Following the departure of Government Digital Service (GDS) interim director general Alison Pritchard, the government decided to recruit a GDS CEO, who will report directly to government chief digital officer.
The role, with a salary of £168,000 a year, is a CEO role rather than a director general role, but according to the job advert, it is “a director general level post, and the successful candidate will be responsible for creating and implementing a vision and strategy for the delivery of common components, products and platforms that meet departments’ diverse needs and citizens’ growing expectations”.

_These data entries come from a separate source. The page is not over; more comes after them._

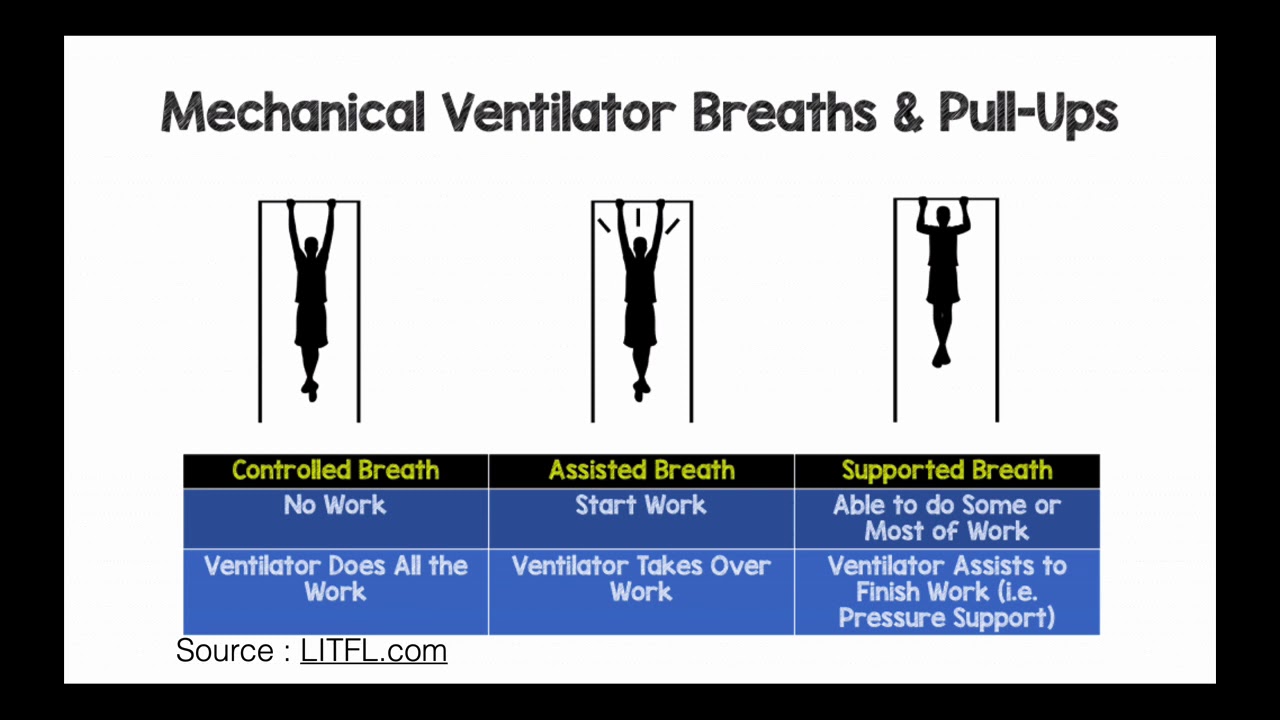 Mechanical Ventilator Breaths & Pull-Ups

| Controlled Breath | Assisted Breath | Supported Breath |
|---|---|---|
| No Work | Start Work | Able to do Some or Most of Work |
| Ventilator Does All the Work | Ventilator Takes Over Work | Ventilator Assists to Finish Work (i.e. Pressure Support) |

Source : LITFL.com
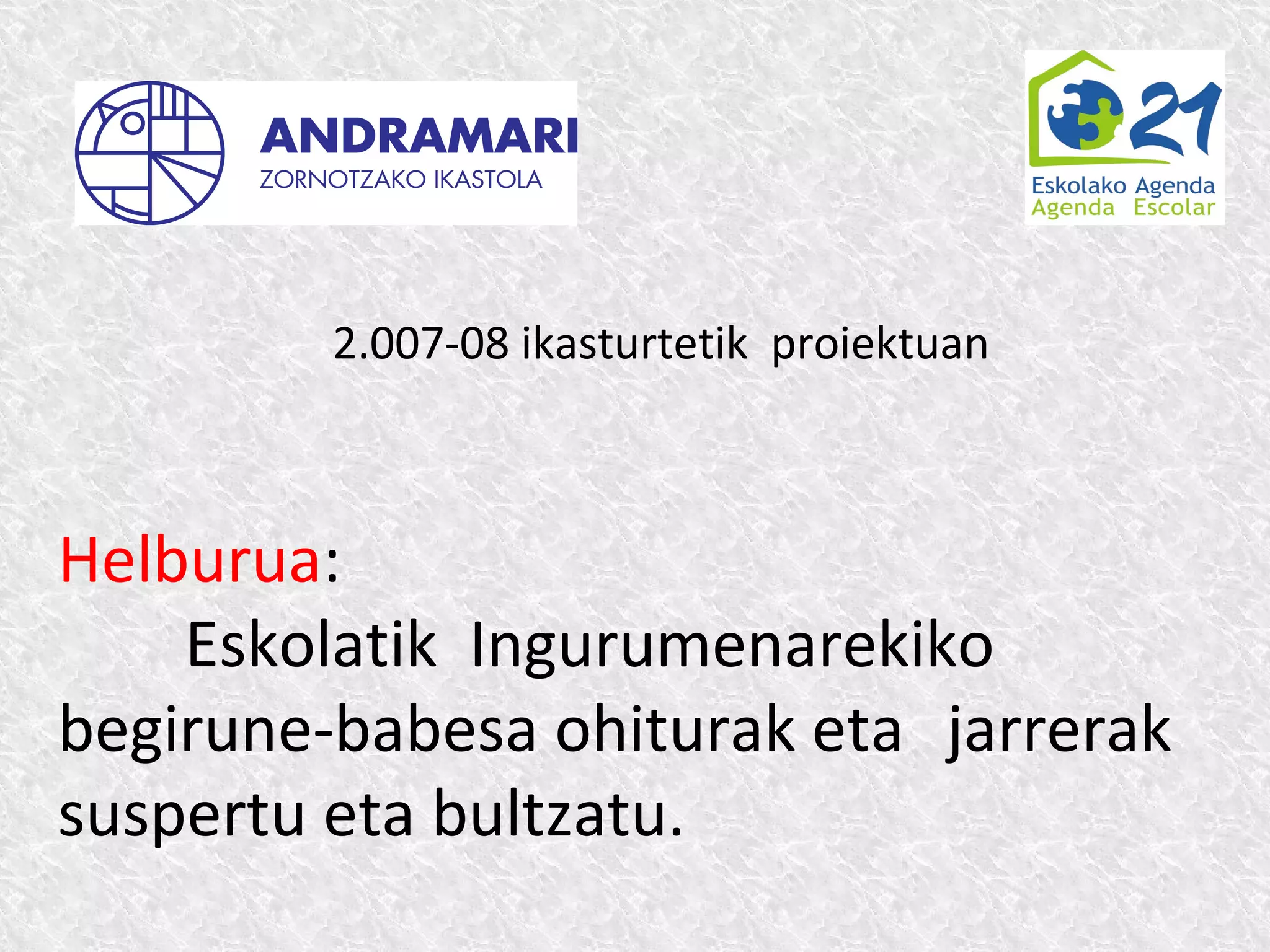 ANDRAMARI
ZORNOTZAKO IKASTOLA

21
Eskolako Agenda
Agenda Escolar

2.007-08 ikasturtetik proiektuan

Helburua:
Eskolatik Ingurumenarekiko begirune-babesa ohiturak eta jarrerak suspertu eta bultzatu.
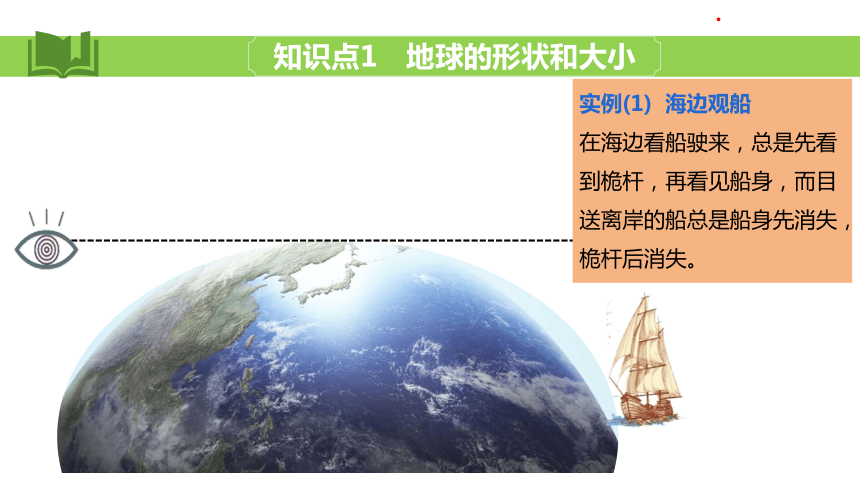 知识点1　地球的形状和大小

实例(1)　海边观船
在海边看船驶来，总是先看到桅杆，再看见船身，而目送离岸的船总是船身先消失，桅杆后消失。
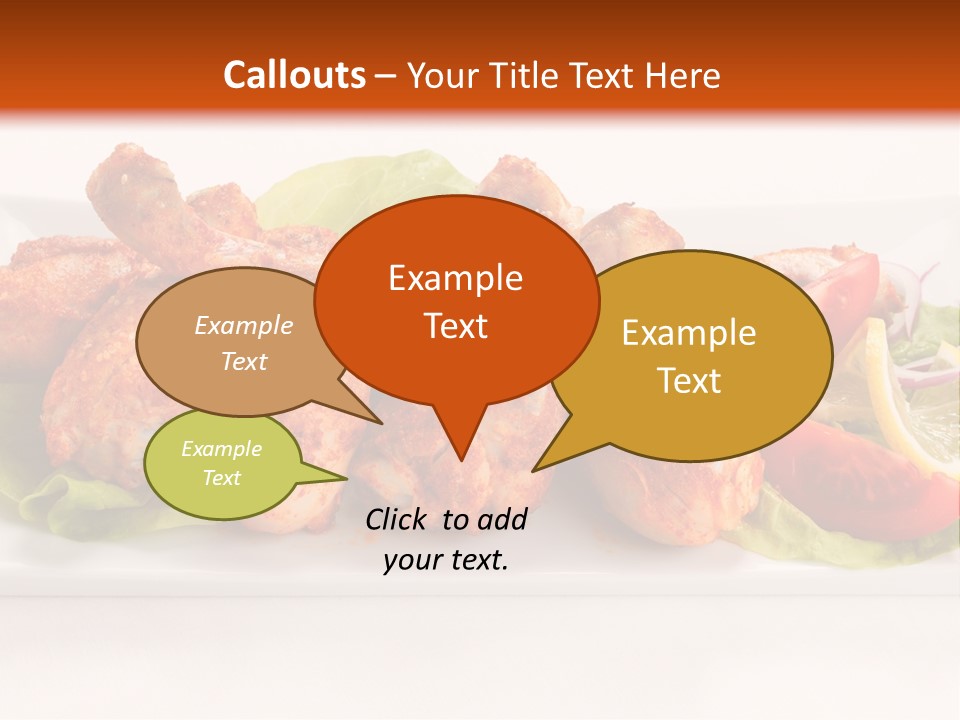 Callouts – Your Title Text Here

Example Text

Example Text

Example Text

Example Text

Click to add your text.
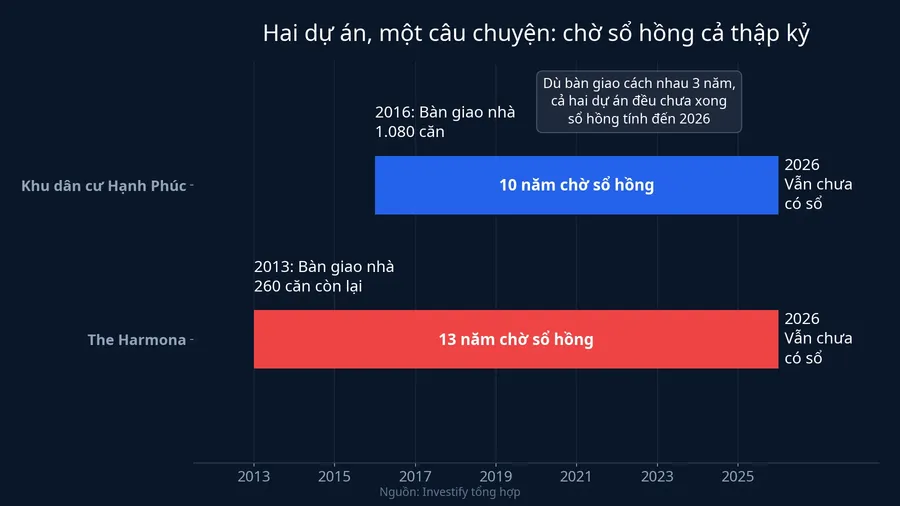 Hai dự án, một câu chuyện: chờ sổ hồng cả thập kỷ

Dù bàn giao cách nhau 3 năm, cả hai dự án đều chưa xong sổ hồng tính đến 2026

2016: Bàn giao nhà 1.080 căn

Khu dân cư Hạnh Phúc

10 năm chờ sổ hồng

2026 Vẫn chưa có sổ

2013: Bàn giao nhà 260 căn còn lại

The Harmona

13 năm chờ sổ hồng

2026 Vẫn chưa có sổ

2013 2015 2017 2019 2021 2023 2025

Nguồn: Investify tổng hợp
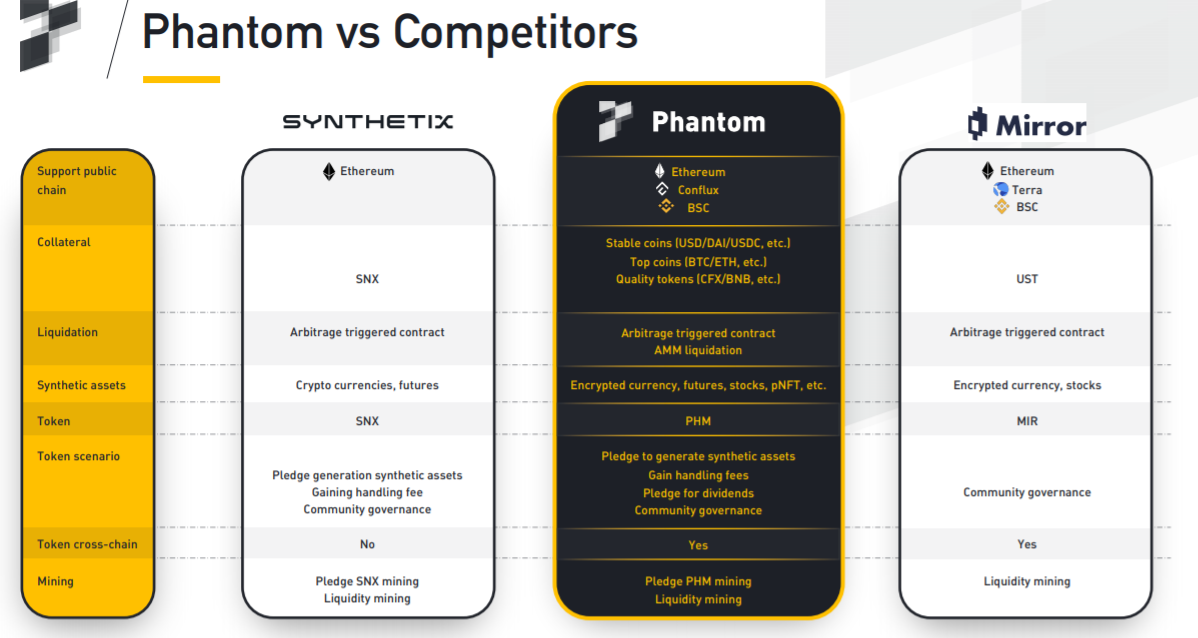 Phantom vs Competitors

|  | SYNTHETIX | Phantom | Mirror |
|---|---|---|---|
| Support public chain | Ethereum | Ethereum Conflux BSC | Ethereum Terra BSC |
| Collateral | SNX | Stable coins (USD/DAI/USDC, etc.) Top coins (BTC/ETH, etc.) Quality tokens (CFX/BNB, etc.) | UST |
| Liquidation | Arbitrage triggered contract | Arbitrage triggered contract AMM liquidation | Arbitrage triggered contract |
| Synthetic assets | Crypto currencies, futures | Encrypted currency, futures, stocks, pNFT, etc. | Encrypted currency, stocks |
| Token | SNX | PHM | MIR |
| Token scenario | Pledge generation synthetic assets Gaining handling fee Community governance | Pledge to generate synthetic assets Gain handling fees Pledge for dividends Community governance | Community governance |
| Token cross-chain | No | Yes | Yes |
| Mining | Pledge SNX mining Liquidity mining | Pledge PHM mining Liquidity mining | Liquidity mining |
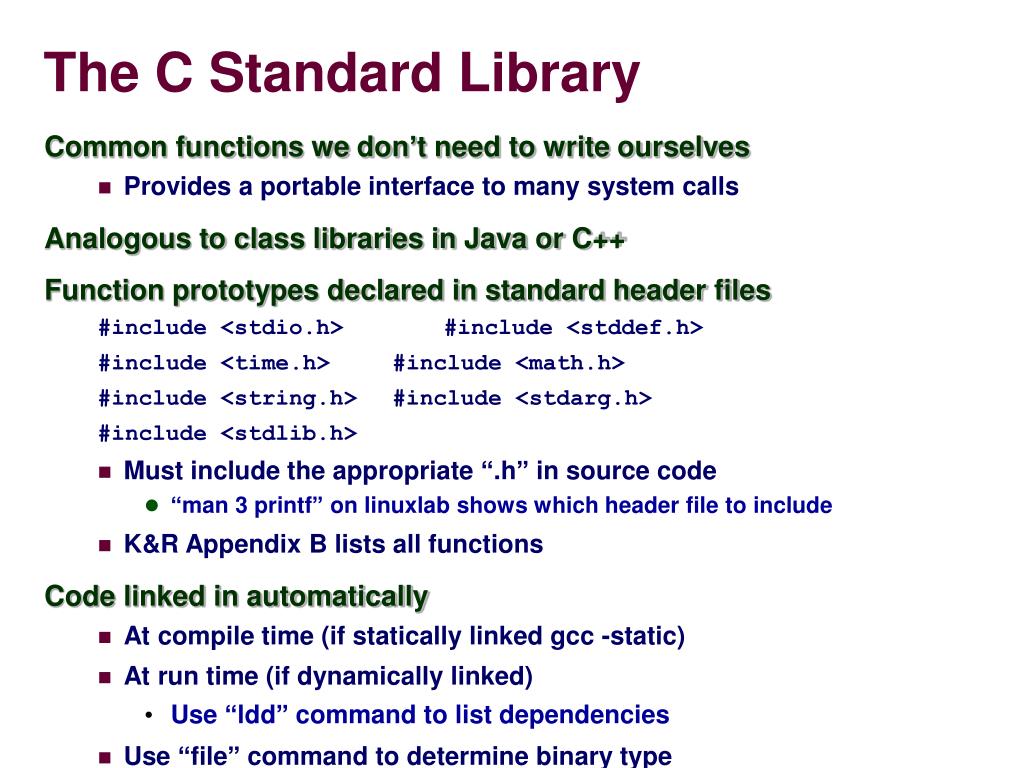 The C Standard Library

Common functions we don’t need to write ourselves

Provides a portable interface to many system calls

Analogous to class libraries in Java or C++

Function prototypes declared in standard header files

#include <stdio.h> #include <stddef.h>

#include <time.h> #include <math.h>

#include <string.h> #include <stdarg.h>

#include <stdlib.h>

Must include the appropriate “.h” in source code

“man 3 printf” on linuxlab shows which header file to include

K&R Appendix B lists all functions

Code linked in automatically

At compile time (if statically linked gcc -static)

At run time (if dynamically linked)

Use “ldd” command to list dependencies

Use “file” command to determine binary type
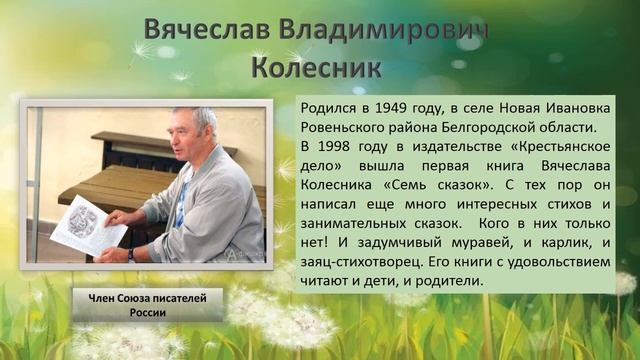 Вячеслав Владимирович Колесник

Родился в 1949 году, в селе Новая Ивановка Ровеньского района Белгородской области.
В 1998 году в издательстве «Крестьянское дело» вышла первая книга Вячеслава Колесника «Семь сказок». С тех пор он написал еще много интересных стихов и занимательных сказок. Кого в них только нет! И задумчивый муравей, и карлик, и заяц-стихотворец. Его книги с удовольствием читают и дети, и родители.

Член Союза писателей России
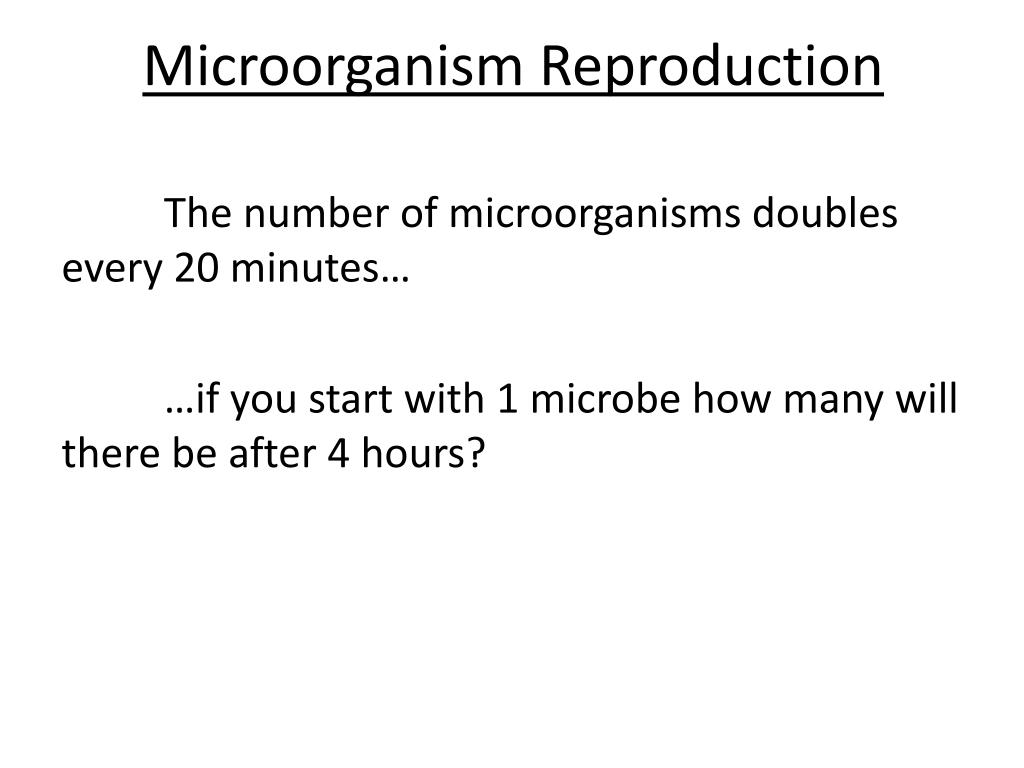 Microorganism Reproduction

The number of microorganisms doubles every 20 minutes…

…if you start with 1 microbe how many will there be after 4 hours?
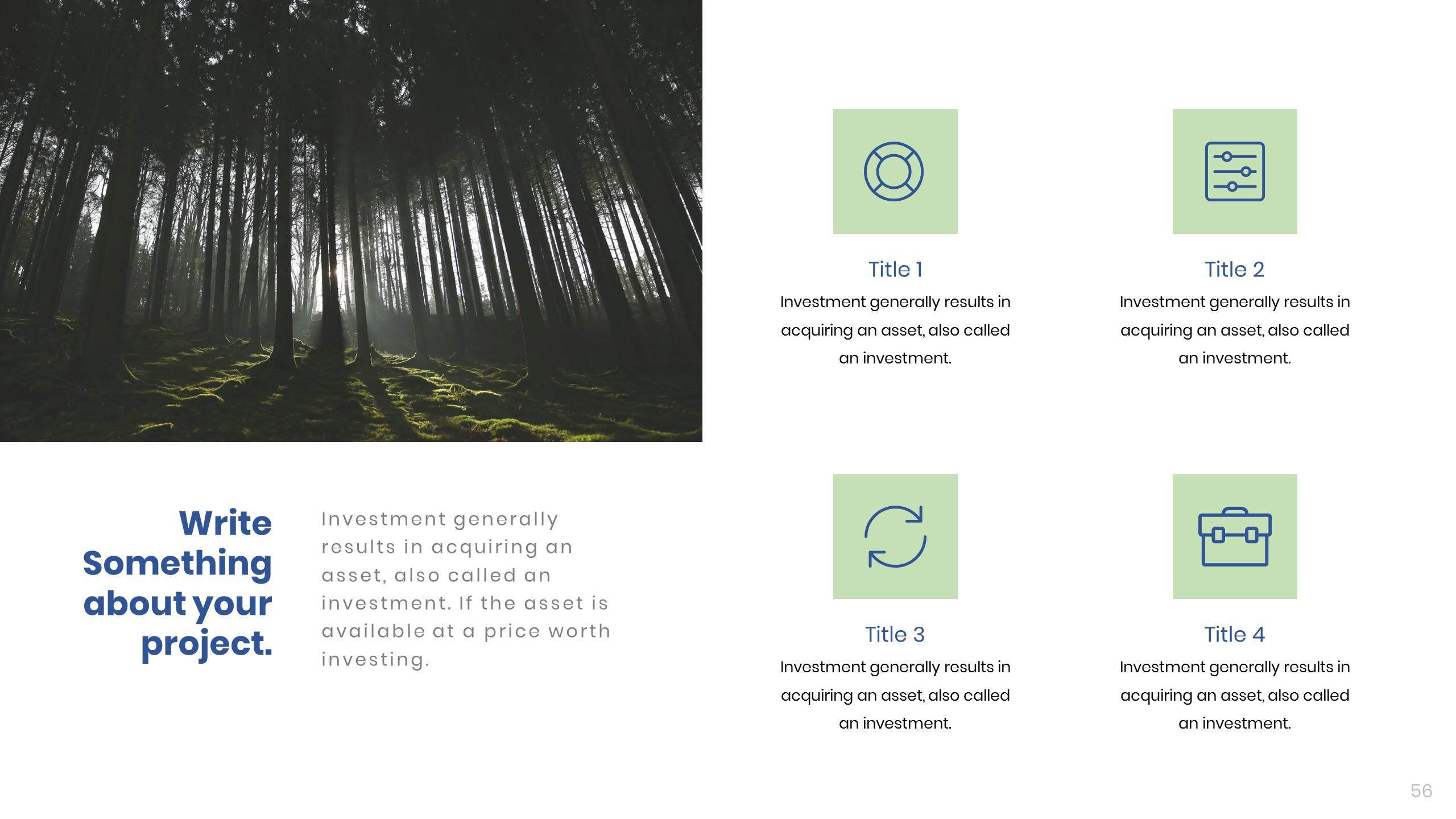 Write Something about your project.

Investment generally results in acquiring an asset, also called an investment. If the asset is available at a price worth investing.

Title 1
Investment generally results in acquiring an asset, also called an investment.

Title 2
Investment generally results in acquiring an asset, also called an investment.

Title 3
Investment generally results in acquiring an asset, also called an investment.

Title 4
Investment generally results in acquiring an asset, also called an investment.

56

In Scotland, the Scottish Borders Council also decided it couldn’t be without its long-standing supplier, this time CGI. It extended its outsourcing deal with the supplier for end-to-end managed IT services until 2040, a 20-year extension, and one of the longest in CGI’s history.
The council originally signed a 13-year, £92.5m contract with CGI in 2016, which was due to expire in 2029. The contract was seen as a catalyst for the council to lead a digital channel shift and boost the local economy by £100m.
Despite HMRC insisting the delivery of Brexit IT systems was on track, industry told a House of Lords committee it had concerns that the Customs Declaration Service, which will be used on the Ireland/Northern Ireland border from 1 January 2021, was not ready, and that its functionality remained “unproven”.
Des Hiscock, regional CEO at Customs Support and UK Association for International Trade director general, said it was “simply unacceptable”, and that HMRC was taking a “cloak and dagger” approach to development. HMRC, however, said industry had been given clear information regarding what would be required by the end of the transition period.
In February 2020, the Scottish government began building a prototype of its digital identity platform, as part of its Digital Identity Scotland programme.
The aim was to create a reusable digital identity service, and the prototype pilot was a huge success, with users finding it easy to use, and understand the concept of two-factor authentication and why they would benefit from a digital identity system.